Follow These 3 Steps to Validate a Variance

By Lynda Bourne

As you may know, any monitoring and control process has three components. The first is establishing a baseline that you plan to achieve, the second is comparing actual progress to the plan to see if there are any differences, and the third is taking corrective or preventative action. Corrective actions fix existing problems, while preventative actions stop problems from occurring in the future.

This post looks at the middle phase. Before taking action to bring performance into alignment with the plan, make sure the variance you are seeing in the control systems is real. Corrective and preventative actions take time and usually involve costs, and there is no point in expending effort where it is not needed. 

The variance is the difference between two imprecise elements: the planned state and the actual situation. The plan is based on estimates and assumptions made some time ago about what may occur in the future. All plans and estimates have a degree of error built in; it is impossible to precisely predict the future of a complex system such as a project. Similarly, the measurement of the actual situation is prone to observational errors; key data may be missing or the situation misinterpreted.

So how do you decide if the measured variance is real and significant enough to warrant corrective action? I suggest considering the following:

1. Does the reported variance line up with your expectations?

2. Is the variance significant?

3. Is a solution viable?

Let’s explore these in depth.

 

Does the reported variance line up with your expectations?
If a cost report says there is a profit of US$10,000 in a work package where you expected to see a loss, there’s a high probability some of the actual costs have been missed. It’s likely either your expectations were misplaced or the measurements contain data errors. You need to resolve this question before moving on. When the variance and your expectations agree, you can be reasonably confident the information as measured is correct.

:: Dataset content ::
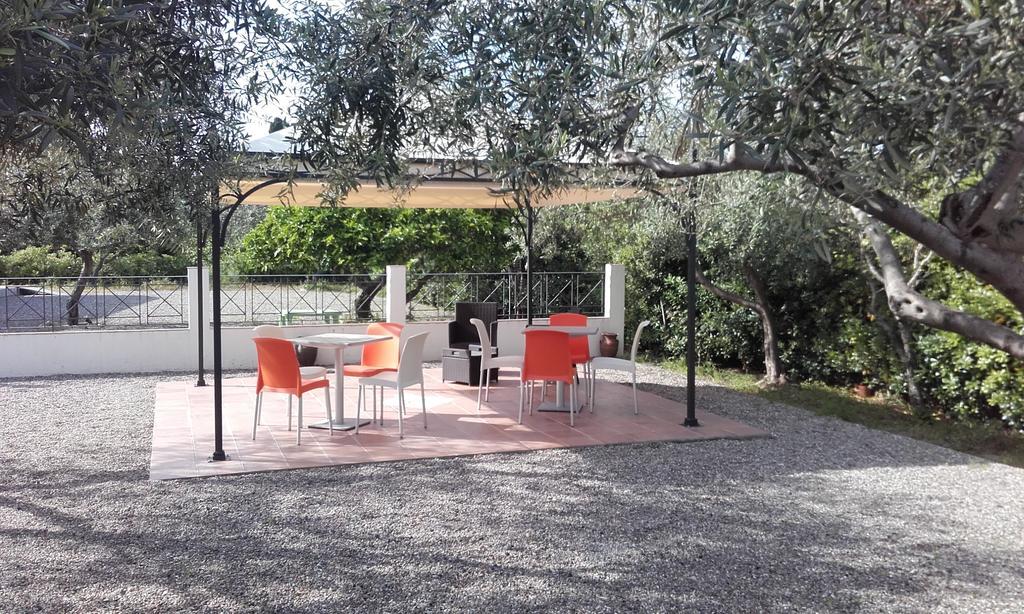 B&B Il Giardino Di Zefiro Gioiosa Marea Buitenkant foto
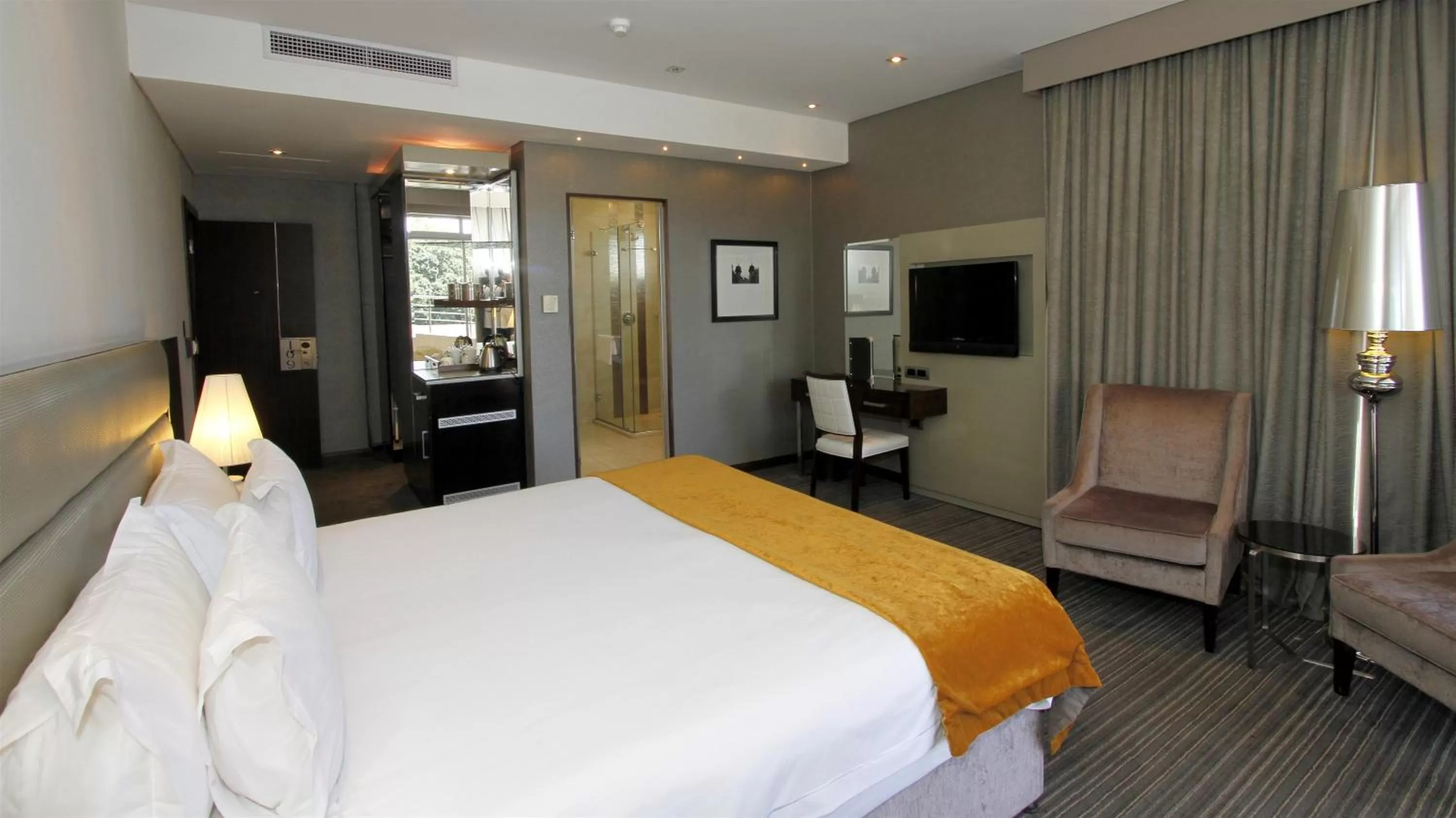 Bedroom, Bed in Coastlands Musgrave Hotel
---
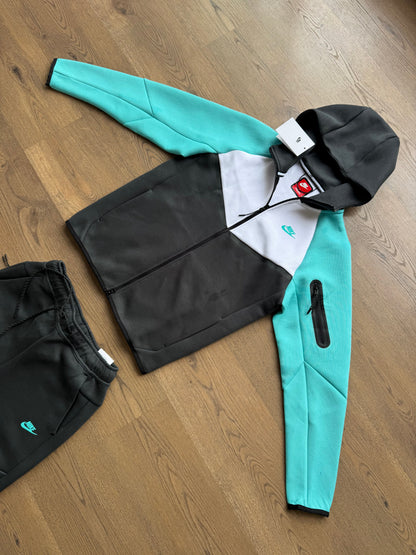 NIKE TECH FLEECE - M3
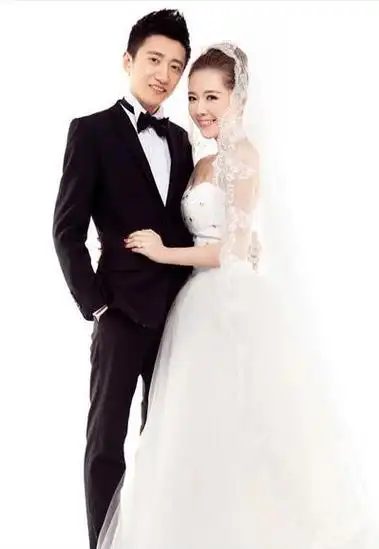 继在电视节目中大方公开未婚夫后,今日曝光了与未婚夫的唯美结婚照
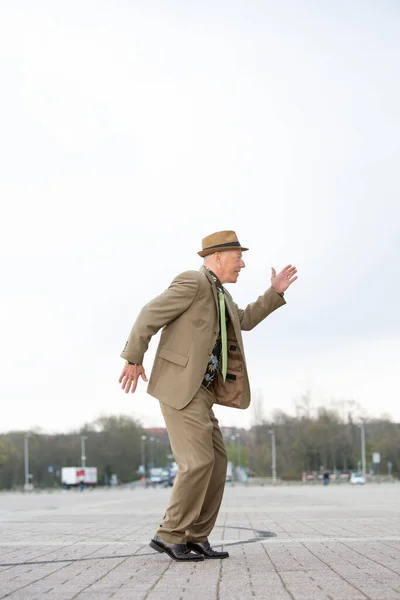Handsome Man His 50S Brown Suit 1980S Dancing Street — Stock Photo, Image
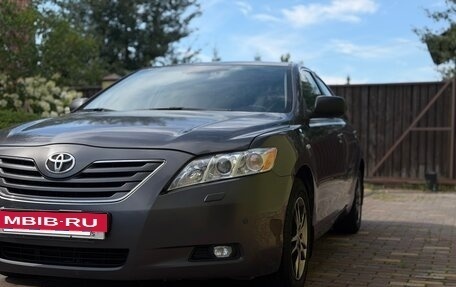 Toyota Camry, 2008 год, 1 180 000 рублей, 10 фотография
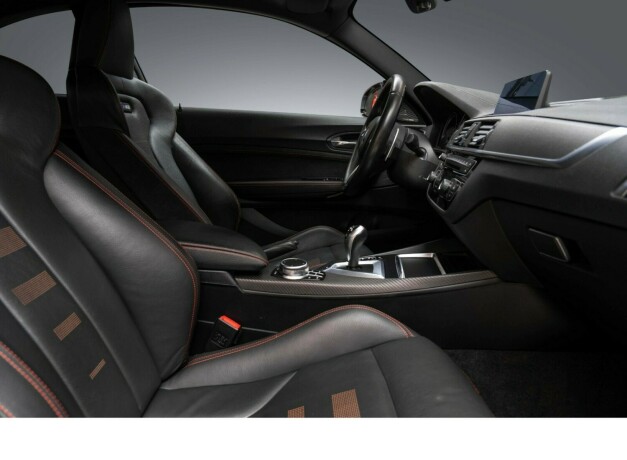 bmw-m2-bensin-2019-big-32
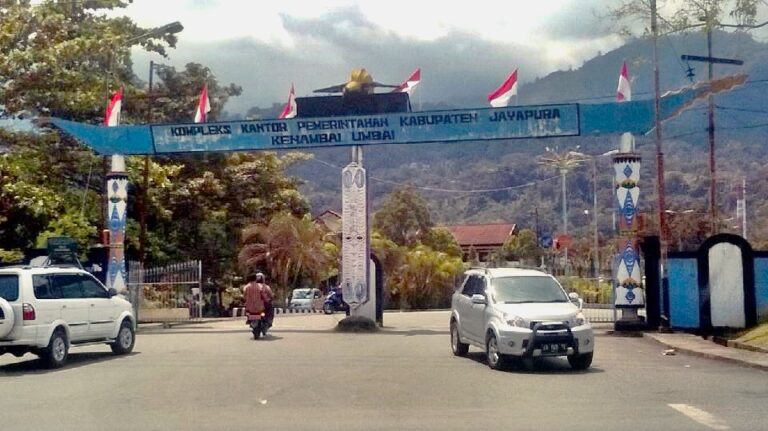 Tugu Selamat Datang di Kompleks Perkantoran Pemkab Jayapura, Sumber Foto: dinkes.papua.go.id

:: Exercise requirements ::
Reproduce word for word the stretch of the article on validating a variance from "So how do you" through "1. Does the reported variance line up with your expectations?". The material can be left aside.

:: Task response ::
So how do you decide if the measured variance is real and significant enough to warrant corrective action? I suggest considering the following:

1. Does the reported variance line up with your expectations?